On Oct. 14, 1926, a distinguished citizen of Poland named Leopold Kotnowski came to the White House with a greeting card for the United States’ 150th birthday.
It was a little late — the Sesquicentennial’s Fourth of July was months in the past — but it had taken a while to gather the signatures: 5.5 million of them.
Plus, there was the elegant, gilded artwork, the photographs, the poems, the pressed flowers, the salutes from the cycling clubs, skating clubs, banks, schoolchildren, medical and rowing societies, lute singers, journalists and the army.
The good wishes came on 30,000 pages, in 111 bound volumes compiled by the people of Poland, newly independent following World War I, who wanted to express their affection for the United States.
The Library of Congress, which has had the volumes since 1926, announced Thursday that, in cooperation with the Polish Library of Washington and the Polish Embassy, all the books have now been digitized and are available online.
“It’s essentially a gigantic birthday card, signed by … almost a sixth of the population of Poland in 1926,” Sahr Conway-Lanz, a manuscript historian at the library, said there last week.

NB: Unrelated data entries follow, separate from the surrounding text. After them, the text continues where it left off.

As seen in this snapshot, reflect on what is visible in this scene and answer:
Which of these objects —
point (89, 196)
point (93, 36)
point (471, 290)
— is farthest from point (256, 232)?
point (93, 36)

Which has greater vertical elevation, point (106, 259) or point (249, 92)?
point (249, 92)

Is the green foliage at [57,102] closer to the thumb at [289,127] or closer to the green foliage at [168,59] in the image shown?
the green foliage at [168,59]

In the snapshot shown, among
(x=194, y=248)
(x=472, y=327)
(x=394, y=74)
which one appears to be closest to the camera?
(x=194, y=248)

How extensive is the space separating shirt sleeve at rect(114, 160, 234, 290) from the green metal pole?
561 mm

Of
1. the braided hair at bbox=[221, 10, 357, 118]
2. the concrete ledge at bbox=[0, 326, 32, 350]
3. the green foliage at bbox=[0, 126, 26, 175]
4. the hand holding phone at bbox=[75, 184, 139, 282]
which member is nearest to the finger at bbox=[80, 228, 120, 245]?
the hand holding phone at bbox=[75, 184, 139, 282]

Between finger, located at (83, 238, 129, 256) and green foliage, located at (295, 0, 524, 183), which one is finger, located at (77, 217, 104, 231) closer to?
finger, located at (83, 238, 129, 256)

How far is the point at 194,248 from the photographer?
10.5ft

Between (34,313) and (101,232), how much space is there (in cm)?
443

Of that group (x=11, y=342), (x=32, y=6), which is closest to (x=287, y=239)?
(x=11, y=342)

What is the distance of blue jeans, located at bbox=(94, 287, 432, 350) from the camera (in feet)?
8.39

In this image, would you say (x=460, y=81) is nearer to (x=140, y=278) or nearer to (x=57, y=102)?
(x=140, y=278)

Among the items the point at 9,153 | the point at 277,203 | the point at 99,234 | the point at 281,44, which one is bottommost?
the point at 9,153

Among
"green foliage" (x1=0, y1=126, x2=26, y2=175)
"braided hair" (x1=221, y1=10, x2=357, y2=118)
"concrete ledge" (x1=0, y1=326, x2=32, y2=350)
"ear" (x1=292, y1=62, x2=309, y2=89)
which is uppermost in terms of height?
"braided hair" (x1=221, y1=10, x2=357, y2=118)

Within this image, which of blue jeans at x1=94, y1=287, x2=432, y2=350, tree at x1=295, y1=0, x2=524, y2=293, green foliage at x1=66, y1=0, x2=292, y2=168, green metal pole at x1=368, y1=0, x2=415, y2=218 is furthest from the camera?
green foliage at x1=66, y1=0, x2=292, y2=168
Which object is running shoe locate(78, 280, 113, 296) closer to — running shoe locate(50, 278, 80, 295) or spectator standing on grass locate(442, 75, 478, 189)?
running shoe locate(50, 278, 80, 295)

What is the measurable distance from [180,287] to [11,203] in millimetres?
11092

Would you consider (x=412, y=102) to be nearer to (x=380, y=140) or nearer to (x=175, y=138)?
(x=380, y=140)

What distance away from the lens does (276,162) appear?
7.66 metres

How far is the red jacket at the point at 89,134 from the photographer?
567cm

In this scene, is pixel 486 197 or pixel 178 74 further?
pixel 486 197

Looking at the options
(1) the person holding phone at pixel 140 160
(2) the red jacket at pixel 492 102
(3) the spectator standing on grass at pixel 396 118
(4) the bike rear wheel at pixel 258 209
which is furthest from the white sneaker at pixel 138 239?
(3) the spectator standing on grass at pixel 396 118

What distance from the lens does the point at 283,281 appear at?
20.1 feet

With recent polls showing the increasingly poor image of the United States overseas, “the Polish Declarations of Admiration and Friendship” serve as a reminder of better times.
The Poles thanked the United States for the good example it set, for its role in World War I, and for saving Poland’s children from famine and disease at the war’s end.
Kotnowski, in his Pince-nez glasses and Van Dyke beard, posed for photographs with President Calvin Coolidge, holding the first volume, outside the White House.
The dour Coolidge smiled.
“Noble Americans,” the Poles wrote, “your national holiday is sacred not for you alone. It finds a warm reverberation over the whole world.”
“We, the people of Poland, send to you, citizens of the great American union, fraternal greetings [and] . . . our deepest admiration . . . for the institutions which have been created by you.
“In them, Liberty, Equality and Justice have found their highest expression and have become the guiding stars for all modern democracies.”
“With eternal gratitude in our hearts,” the Poles declared, “we . . . desire . . . to wish your country and your nation all possible prosperity. . . . Long live the United States of America!”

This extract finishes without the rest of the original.